Example 2: Biochemical Oscillator.

Sustained oscillations play a key role in biological processes such as circadian rhythms and cell-cycle dynamics. In many cases, these oscillations are driven by underlying biochemical reactions. Noise is an inherent component of cellular processes that causes cell-to-cell variation,^{1, 2, 3, 4, 5} and is a potentially destabilizing influence that must be overcome to achieve sustained, reproducible oscillations. Vilar et al. examined this phenomenon using a model system,¹⁰ and we reconsider the same reaction system

$$\begin{array}{ccc}\hfill \mathrm{A}+{\mathrm{D}}_{\mathrm{A}}& {\displaystyle \underset{{\theta }_A}{\overset{{\gamma }_A}{\rightleftharpoons }}}& {\mathrm{D}}_{\mathrm{A}}^{\prime },\hfill \\ \hfill {\mathrm{D}}_{\mathrm{A}}& {\displaystyle \stackrel{{\alpha }_A}{\to }}& {\mathrm{D}}_{\mathrm{A}}+{\mathrm{M}}_{\mathrm{A}},\hfill \\ \hfill {\mathrm{D}}_{\mathrm{A}}^{\prime }& {\displaystyle \stackrel{{\alpha }_A^{\prime }}{\to }}& {\mathrm{D}}_{\mathrm{A}}^{\prime }+{\mathrm{M}}_{\mathrm{A}},\hfill \\ \hfill {\mathrm{M}}_{\mathrm{A}}& {\displaystyle \stackrel{{\delta }_{MA}}{\to }}& \text{degraded,}\hfill \\ \hfill {\mathrm{M}}_{\mathrm{A}}& {\displaystyle \stackrel{{\beta }_A}{\to }}& {\mathrm{M}}_{\mathrm{A}}+\mathrm{A},\hfill \\ \hfill \mathrm{A}& {\displaystyle \stackrel{{\delta }_A}{\to }}& \text{degraded,}\hfill \\ \hfill \mathrm{A}+{\mathrm{D}}_{\mathrm{R}}& {\displaystyle \underset{{\theta }_R}{\overset{{\gamma }_R}{\rightleftharpoons }}}& {\mathrm{D}}_{\mathrm{R}}^{\prime },\hfill \\ \hfill {\mathrm{D}}_{\mathrm{R}}& {\displaystyle \stackrel{{\alpha }_R}{\to }}& {\mathrm{D}}_{\mathrm{R}}+{\mathrm{M}}_{\mathrm{R}},\hfill \\ \hfill {\mathrm{D}}_{\mathrm{R}}^{\prime }& {\displaystyle \stackrel{{\alpha }_R^{\prime }}{\to }}& {\mathrm{D}}_{\mathrm{R}}^{\prime }+{\mathrm{M}}_{\mathrm{R}},\hfill \\ \hfill {\mathrm{M}}_{\mathrm{R}}& {\displaystyle \stackrel{{\delta }_{MR}}{\to }}& \text{degraded,}\hfill \\ \hfill {\mathrm{M}}_{\mathrm{R}}& {\displaystyle \stackrel{{\beta }_R}{\to }}& {\mathrm{M}}_{\mathrm{R}}+\mathrm{R},\hfill \\ \hfill \mathrm{R}& {\displaystyle \stackrel{{\delta }_R}{\to }}& \text{degraded,}\hfill \\ \hfill \mathrm{A}+\mathrm{R}& {\displaystyle \stackrel{{\gamma }_C}{\to }}& \mathrm{C},\hfill \\ \hfill \mathrm{C}& {\displaystyle \stackrel{{\delta }_A}{\to }}& \mathrm{R}.\hfill \end{array}$$ (14)

For the parameters given in Table 2, the mRNA species M_A is a QSS species.
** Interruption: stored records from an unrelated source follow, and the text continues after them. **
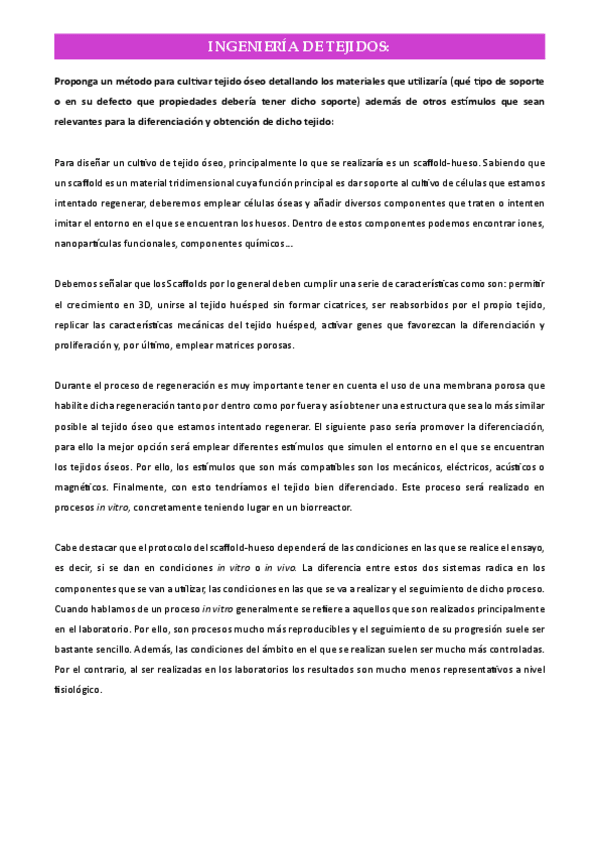 INGENIERÍA DE TEJIDOS:

Proponga un método para cultivar tejido óseo detallando los materiales que utilizaría (qué tipo de soporte o en su defecto que propiedades debería tener dicho soporte) además de otros estímulos que sean relevantes para la diferenciación y obtención de dicho tejido:

Para diseñar un cultivo de tejido óseo, principalmente lo que se realizaría es un scaffold-hueso. Sabiendo que un scaffold es un material tridimensional cuya función principal es dar soporte al cultivo de células que estamos intentado regenerar, deberemos emplear células óseas y añadir diversos componentes que traten o intenten imitar el entorno en el que se encuentran los huesos. Dentro de estos componentes podemos encontrar iones, nanopartículas funcionales, componentes químicos...

Debemos señalar que los Scaffolds por lo general deben cumplir una serie de características como son: permitir el crecimiento en 3D, unirse al tejido huésped sin formar cicatrices, ser reabsorbidos por el propio tejido, replicar las características mecánicas del tejido huésped, activar genes que favorezcan la diferenciación y proliferación y, por último, emplear matrices porosas.

Durante el proceso de regeneración es muy importante tener en cuenta el uso de una membrana porosa que habilite dicha regeneración tanto por dentro como por fuera y así obtener una estructura que sea lo más similar posible al tejido óseo que estamos intentado regenerar. El siguiente paso sería promover la diferenciación, para ello la mejor opción será emplear diferentes estímulos que simulen el entorno en el que se encuentran los tejidos óseos. Por ello, los estímulos que son más compatibles son los mecánicos, eléctricos, acústicos o magnéticos. Finalmente, con esto tendríamos el tejido bien diferenciado. Este proceso será realizado en procesos in vitro, concretamente teniendo lugar en un biorreactor.

Cabe destacar que el protocolo del scaffold-hueso dependerá de las condiciones en las que se realice el ensayo, es decir, si se dan en condiciones in vitro o in vivo. La diferencia entre estos dos sistemas radica en los componentes que se van a utilizar, las condiciones en las que se va a realizar y el seguimiento de dicho proceso. Cuando hablamos de un proceso in vitro generalmente se refiere a aquellos que son realizados principalmente en el laboratorio. Por ello, son procesos mucho más reproducibles y el seguimiento de su progresión suele ser bastante sencillo. Además, las condiciones del ámbito en el que se realizan suelen ser mucho más controladas. Por el contrario, al ser realizadas en los laboratorios los resultados son mucho menos representativos a nivel fisiológico.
A full SSA simulation of the model demonstrates that this species predominantly samples [0, 1] over the course of a typical simulation. To understand how one can reduce the model to eliminate this species, consider the simpler reaction system

$$\begin{array}{ccc}\hfill {\mathrm{D}}_{\mathrm{A}}& {\displaystyle \stackrel{{\alpha }_A}{\to }}& {\mathrm{D}}_{\mathrm{A}}+{\mathrm{M}}_{\mathrm{A}},\hfill \\ \hfill {\mathrm{D}}_{\mathrm{A}}^{\prime }& {\displaystyle \stackrel{{\alpha }_A^{\prime }}{\to }}& {\mathrm{D}}_{\mathrm{A}}^{\prime }+{\mathrm{M}}_{\mathrm{A}},\hfill \\ \hfill {\mathrm{M}}_{\mathrm{A}}& {\displaystyle \stackrel{{\delta }_{MA}}{\to }}& \text{degraded,}\hfill \\ \hfill {\mathrm{M}}_{\mathrm{A}}& {\displaystyle \stackrel{{\beta }_A}{\to }}& {\mathrm{M}}_{\mathrm{A}}+\mathrm{A}.\hfill \end{array}$$ (15)

In the supporting information, we show that when ${\beta }_A,{\delta }_{MA}\gg {\alpha }_A,{\alpha }_A^{\prime },{\delta }_A$ this simpler system 15 is well approximated by

$$\begin{array}{ccc}& & {\mathrm{D}}_{\mathrm{A}}\to {\mathrm{D}}_{\mathrm{A}}+\mathrm{A}{r}_A^1={\overline{\beta }}_A\left({\overline{\delta }}_{MA}{\alpha }_A{D}_A\right),\hfill \\ & & {\mathrm{D}}_{\mathrm{A}}\to {\mathrm{D}}_{\mathrm{A}}+2\mathrm{A}{r}_A^2={\overline{\beta }}_A^2\left({\overline{\delta }}_{MA}{\alpha }_A{D}_A\right),\hfill \end{array}$$ (16)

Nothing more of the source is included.